Papà mi disse che avremmo fatto festa dopo quel viaggio, ma non sorrideva più, si assentava, mi stringeva forte ma non pensava a me, pensava a mamma.
Quando arrivai, qualcuno mi vide solo e con quella sacchetta, con gentilezza la aprì.
C’erano venti vinili, troverete i titoli, in fondo alla mia lettera.
C’era anche una lettera di papà, per fortuna non si rovinò e non si bagnò.
No, non ho più rabbia in corpo, forse sorrido poco.
Ma quell’uomo che mi accolse organizzò una grande festa per me e mi regalò un piatto dove mettere i miei venti dischi, che poi diventarono tanti e poi tanti, perché molti iniziarono a venire alle mie feste.
Allora ricordate sempre che ogni bimbo porta tante cose in cuore.
Io avevo una valigetta, dei dischi e una storia d’amore che mi diede nascita.
E ci fu qualcuno che fu pronto ad ascoltarla.

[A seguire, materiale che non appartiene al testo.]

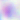

Toxoplasma gondii is seen. 400x magnification. Photomicrograph.Assess this cell for malaria.
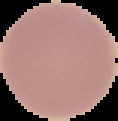

It is uninfected.

preparation: thin blood film
image_size: 118×121 pixels
image_type: segmented cell region on a black background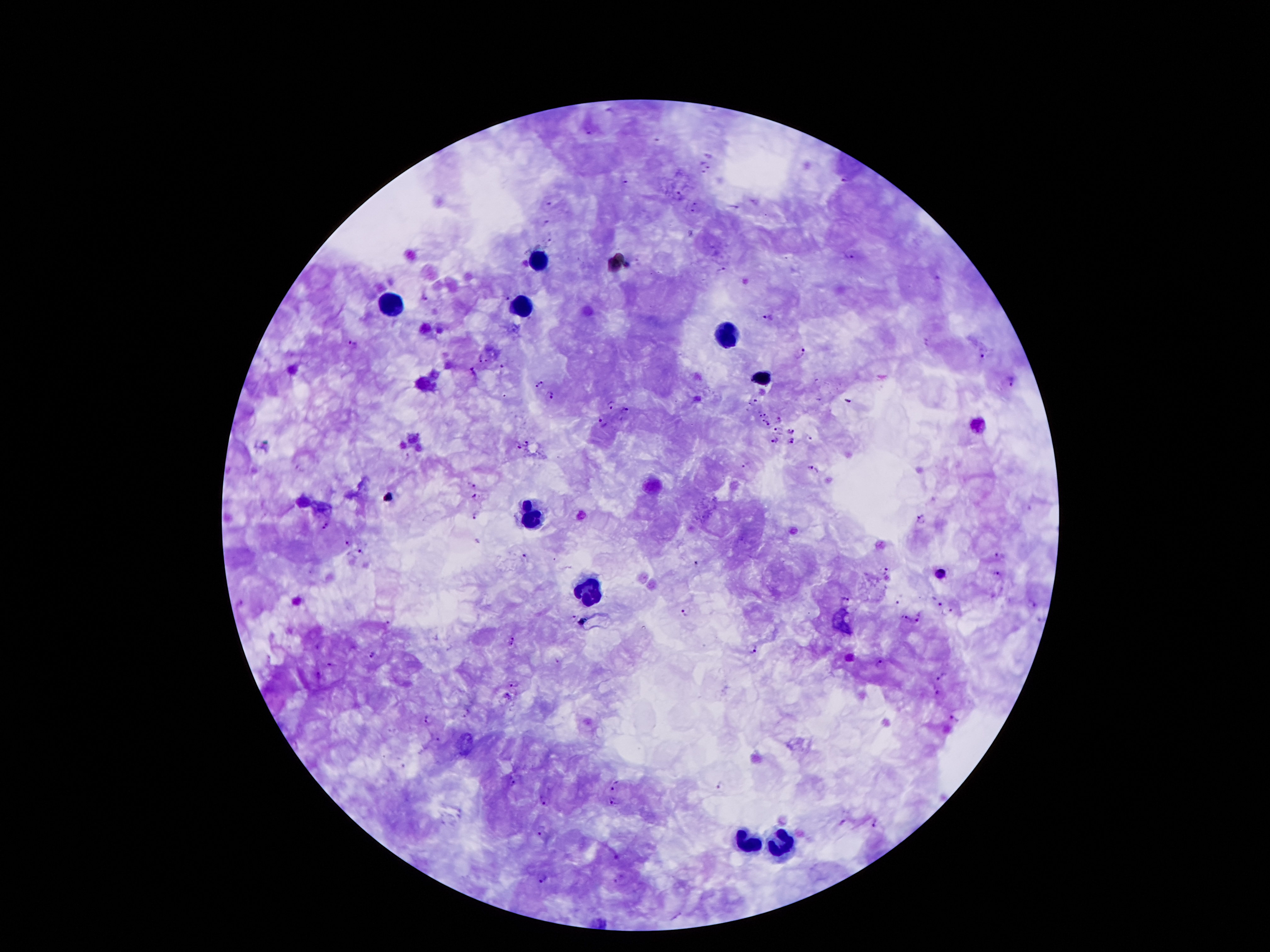
Approximate object centers, in pixels from the top-left corner. Leukocyte locations: (x=539, y=260), (x=393, y=304), (x=523, y=307), (x=730, y=334), (x=764, y=374), (x=533, y=517), (x=590, y=594), (x=744, y=840), (x=778, y=844). Plasmodium parasite locations: (x=590, y=133), (x=711, y=156), (x=709, y=166), (x=702, y=172), (x=847, y=179), (x=626, y=183), (x=682, y=196), (x=697, y=203), (x=548, y=204), (x=735, y=206), (x=693, y=211), (x=545, y=221), (x=548, y=241), (x=851, y=257), (x=723, y=268), (x=938, y=276), (x=507, y=296), (x=425, y=299), (x=768, y=317), (x=354, y=342), (x=982, y=355), (x=479, y=356), (x=801, y=356), (x=487, y=361), (x=503, y=366), (x=473, y=370), (x=1012, y=381), (x=541, y=382), (x=535, y=388), (x=552, y=396), (x=753, y=401), (x=847, y=401), (x=610, y=404), (x=625, y=409), (x=766, y=413), (x=779, y=419), (x=762, y=420), (x=603, y=421), (x=768, y=422), (x=777, y=429), (x=790, y=430), (x=810, y=437), (x=775, y=441), (x=791, y=441), (x=526, y=442), (x=518, y=447), (x=746, y=465), (x=810, y=467), (x=472, y=486), (x=473, y=496), (x=476, y=514), (x=920, y=519), (x=325, y=526), (x=348, y=542), (x=361, y=550), (x=1001, y=554), (x=522, y=555), (x=553, y=559), (x=697, y=562), (x=886, y=568), (x=997, y=572), (x=942, y=574), (x=845, y=599), (x=936, y=599), (x=898, y=602), (x=1034, y=605), (x=685, y=611), (x=949, y=612), (x=574, y=616), (x=920, y=616), (x=906, y=619), (x=389, y=622), (x=514, y=641), (x=754, y=649), (x=371, y=655), (x=558, y=661), (x=880, y=663), (x=332, y=664), (x=319, y=675), (x=940, y=675), (x=515, y=685), (x=937, y=692), (x=508, y=698), (x=467, y=714), (x=427, y=719), (x=955, y=719), (x=438, y=739), (x=515, y=782), (x=721, y=784), (x=615, y=785), (x=546, y=801), (x=613, y=803), (x=843, y=822), (x=876, y=826), (x=541, y=833), (x=615, y=858), (x=543, y=879), (x=616, y=882). Patient malaria status: infected with Plasmodium falciparum. Photographed through the microscope eyepiece with a smartphone camera. 100x magnification. Single field of view. Image is 1270×952 pixels. Giemsa stain. Thick blood smear.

Dal contenuto della lettera di papà:

Ciao Fela, Amore Mio
Non ho resistito, sono stato un disastro.
Per l’amore a te, l’amore a tua mamma, dovevo star zitto, dovevo star calmo.
Dovevo guardare senza incazzarmi.
Ci sono tante volte in cui anche con il peggio infame è meglio cambiar strada, che tanto loro quella strada se la sono presa militarmente. E tu puoi anche incazzarti, ma loro sono più forti.
L’ho sempre saputo, me lo hanno sempre detto.
Ma io troppo scemo sono stato, egoista.
Pensavo che tutta quella gente a far festa, quella musica, che ci rendeva felici, le danze con tua mamma, il tuo sorriso, ci avrebbero sorriso per sempre.
Stiamo scappando e non so cosa il destino ci riserverà.
Chissà se qualcuno si porrà mai la questione del perché un uomo scappi, del cosa un uomo debba fare per andare via, del dolore da lasciare.
Come un uomo può non capire un altro uomo che ha perso tutto, ha perso l’amore più profondo, ha perso la certezza stessa di essere uomo, al punto di esser pronto a non aver più nulla pur di continuare a esistere in quanto uomo.
Ti porto con me in questo viaggio, conseguenza di un errore e un amore.
Sei il frutto di qualcosa di sacro, tu bimbo io e spero che qualcuno ti proteggerà, perché sappilo, tra te e me, se dovrò salvare qualcuno, sarai tu, costi quel che costi.
Io resterò in te, per sempre.
Tu affidati all’amore che ti ha dato nascita, portalo nei tuoi occhi.
Spera che dall’altra parte del mare ci sarà qualcuno che prima della pietà ne riconoscerà la bellezza.
E poi fagli sentire la nostra musica.
Magari piacerà anche a loro.

Tuo, papà, per sempre.

Una valigetta, dei dischi e una storia d’amore.